Old 05-15-15 | 10:07 AM
  #1  
curt_k
Junior Member
 
Joined: Mar 2008
Posts: 21
Likes: 0
Help me find or design my everything/"forever" bike (commute, winter, cyclocross)

I'm looking for a bike to be my fun, middle aged, do everything for a long time bike. Problem is, it doesn't *seem* to exist as a set product, even kind of close. Know of something like this or have tips for having one built up (like frameset to start with, etc.)? Thanks very much!

What I'm after:

Monster cross steel frame with space for tires up to 2 inches, *maybe* 3 inches plus full fenders
-- I don't really know what monster cross means, what I mean is a steel cyclocross frame with room for big tires
Alfine 8 hub
Brifters
Drop bars
Conventional chain, with full chain case (like Dutch style, enclose the chain from the elements, maybe/probably added post-market)
or carbon belt drive (2nd choice)
Good disc brakes
Good wheelset

plus the rest, including big street tires (2-3 inches), full fenders, etc

I could handle spending $1500 USD on such a wonderful bike

Like I said, I can't seem to find sometime really even close to that as a standard product. Weird. Maybe I'm missing something? Maybe I'll have to make some compromises? Maybe it will mean a custom build?

I'd be using this mostly for year round (that is, winter) commuting in Chicago, 2-24 miles a day. Plus some group cyclocross practice and a local cyclocross race or two a year. The occasional long ride. Maybe a gravel race.

I'm open to suggestions for alternatives to the ideas above.

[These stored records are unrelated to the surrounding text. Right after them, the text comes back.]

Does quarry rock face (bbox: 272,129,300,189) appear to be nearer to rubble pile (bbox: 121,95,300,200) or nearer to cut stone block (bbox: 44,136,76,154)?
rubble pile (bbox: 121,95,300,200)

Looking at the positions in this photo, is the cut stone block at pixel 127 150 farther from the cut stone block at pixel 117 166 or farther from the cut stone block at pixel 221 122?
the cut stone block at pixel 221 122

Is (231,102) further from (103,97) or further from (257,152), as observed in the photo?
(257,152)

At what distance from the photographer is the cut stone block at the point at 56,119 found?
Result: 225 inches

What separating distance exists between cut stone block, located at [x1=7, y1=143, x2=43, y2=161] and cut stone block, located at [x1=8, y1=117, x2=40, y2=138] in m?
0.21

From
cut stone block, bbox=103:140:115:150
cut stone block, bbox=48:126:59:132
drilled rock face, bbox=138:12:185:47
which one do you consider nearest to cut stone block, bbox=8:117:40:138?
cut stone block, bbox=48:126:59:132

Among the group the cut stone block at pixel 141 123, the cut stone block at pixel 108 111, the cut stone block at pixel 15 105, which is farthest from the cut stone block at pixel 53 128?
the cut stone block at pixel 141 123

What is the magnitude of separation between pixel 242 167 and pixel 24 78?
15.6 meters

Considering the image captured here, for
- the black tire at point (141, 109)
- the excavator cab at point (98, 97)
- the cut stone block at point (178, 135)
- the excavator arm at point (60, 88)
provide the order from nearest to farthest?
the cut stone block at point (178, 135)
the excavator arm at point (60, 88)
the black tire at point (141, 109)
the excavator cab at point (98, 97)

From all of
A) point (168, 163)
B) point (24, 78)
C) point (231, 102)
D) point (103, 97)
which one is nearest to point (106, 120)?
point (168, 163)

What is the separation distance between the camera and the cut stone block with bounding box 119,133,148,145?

*But*, can't/won't do a Nexus internal gear hub (had one die on my bakfiets after three years; a lot of plastic in there). Not a NuVinci n360 (put that on my bakfiets, seems really solid, but I want brifters and to be able to drop the whole range in one hand motion).

For brifters, that somehow seems a tall order for an IGH. I could think about bar end shifters, but maybe not happily.

The chain case or carbon belt drive is about reducing my hassle of dealing with pants legs every time I ride and to keep maintenance, especially from winter riding, to a minimum, so I'm wed to one of those even if they're ugly/lose some efficiency.

For the frame, I somehow just don't like aluminum, and I don't want any carbon fiber on a frame designed to be a long-term tank. So I'm wed to steel.

Last edited by curt_k; 05-15-15 at 03:21 PM.